Selon lui, tant en termes de publicité que de diffusion, les entreprises de l’UES se situent en haut du palmarès de la profession.

Des provisions qui plombent les résultats.

Les actuaires du Crédit Mutuel ont eu la main lourde en ce qui concerne les dotations aux provisions (près de quatre millions pour l’UES)

qui concernent le prévisionnel à long terme des départs en retraite.

D’autres provisions apparaissent (environ 12 Millions d’€) qui sont sensés couvrir le règlement social, la formation sur l’investissement industriel, ainsi que la création d’Ebra Services dans le périmètre de l’UES

Web. –  

2019 confirme la montée en puissance du Web grâce aux efforts consentis par les équipes et au redéploiement de salariés.

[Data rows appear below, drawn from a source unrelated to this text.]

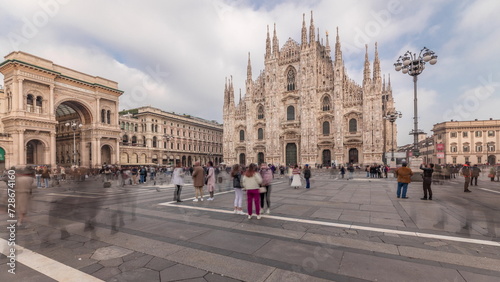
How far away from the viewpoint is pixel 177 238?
183 inches

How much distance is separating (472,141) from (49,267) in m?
74.1

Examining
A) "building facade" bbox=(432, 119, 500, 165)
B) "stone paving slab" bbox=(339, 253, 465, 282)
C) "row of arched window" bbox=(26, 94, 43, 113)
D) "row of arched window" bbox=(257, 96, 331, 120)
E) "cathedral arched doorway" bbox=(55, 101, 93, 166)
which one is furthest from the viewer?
"building facade" bbox=(432, 119, 500, 165)

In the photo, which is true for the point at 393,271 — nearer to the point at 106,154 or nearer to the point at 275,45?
the point at 275,45

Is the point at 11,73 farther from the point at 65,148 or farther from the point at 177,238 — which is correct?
the point at 177,238

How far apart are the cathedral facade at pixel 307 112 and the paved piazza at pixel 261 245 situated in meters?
31.5

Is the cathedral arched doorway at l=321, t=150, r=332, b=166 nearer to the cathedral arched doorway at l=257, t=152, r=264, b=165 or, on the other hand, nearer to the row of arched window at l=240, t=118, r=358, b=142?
the row of arched window at l=240, t=118, r=358, b=142

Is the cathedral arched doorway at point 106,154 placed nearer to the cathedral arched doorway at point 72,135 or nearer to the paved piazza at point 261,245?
the cathedral arched doorway at point 72,135

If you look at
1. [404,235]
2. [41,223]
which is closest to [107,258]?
[41,223]

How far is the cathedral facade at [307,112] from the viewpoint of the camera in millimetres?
35844

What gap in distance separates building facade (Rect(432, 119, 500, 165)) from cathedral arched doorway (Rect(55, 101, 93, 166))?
69697mm

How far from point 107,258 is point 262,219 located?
3576mm

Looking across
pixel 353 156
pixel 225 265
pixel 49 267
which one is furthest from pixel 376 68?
pixel 49 267

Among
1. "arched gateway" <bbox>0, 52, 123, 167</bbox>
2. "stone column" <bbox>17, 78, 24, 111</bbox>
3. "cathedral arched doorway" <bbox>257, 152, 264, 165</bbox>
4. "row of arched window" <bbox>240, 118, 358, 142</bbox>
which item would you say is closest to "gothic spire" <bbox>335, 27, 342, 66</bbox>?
"row of arched window" <bbox>240, 118, 358, 142</bbox>

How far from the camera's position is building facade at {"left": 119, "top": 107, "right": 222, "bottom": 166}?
4712 centimetres
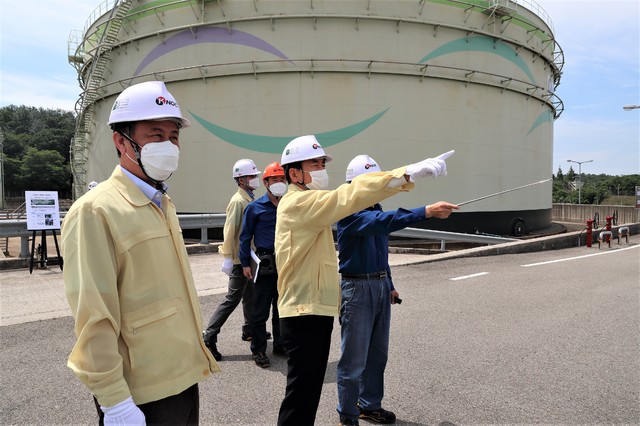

Le chiffre d’affaires reste toutefois modeste aux alentours de cinq millions soit environ 4 % du chiffre d’affaires total de l’UES.

 Edition du soir, espoir ?

Au vu de l’énergie déployée par les salariés, le bilan est plutôt mitigé. Les téléchargements « s’élèvent » à 2500 par jour dont 291 pour l’ER 54 et 254 pour l’ER 25. En attendant des chiffres plus complets.

« Pas bézef » comme l’indique un membre CGT du CSE.

« Laissez-nous le temps de monter en puissance » réclame le directeur général.

L’EstMédia-CGT se pose la question de la stratégie (s’il en existe une) pour toucher un nouveau lectorat jeune et urbain.

Euro information : si cher pour si peu

Le coût de location de matériel et les « services » rendus par EI  sur une période allant de janvier à octobre se montent à 1,64 millions d’euros pour l’UES. Ça fait cher du kilo et les élus CGT soupçonnent même une sous-évaluation. C’est cher payé pour, par exemple, ne pas avoir de sites Web le 25 décembre.

Les élus de l’EstMédia-CGT se demandent si la participation d’EI dans l’audit « digital first » initié par Philippe Carli lors de la grand-messe Ebra du 14 janvier, est comprise dans ce tarif.

Accueil du public en agence

Les élus de l’EstMédia-CGT considèrent que l’accueil du public dans nos agences est un lien fondamental de notre profession.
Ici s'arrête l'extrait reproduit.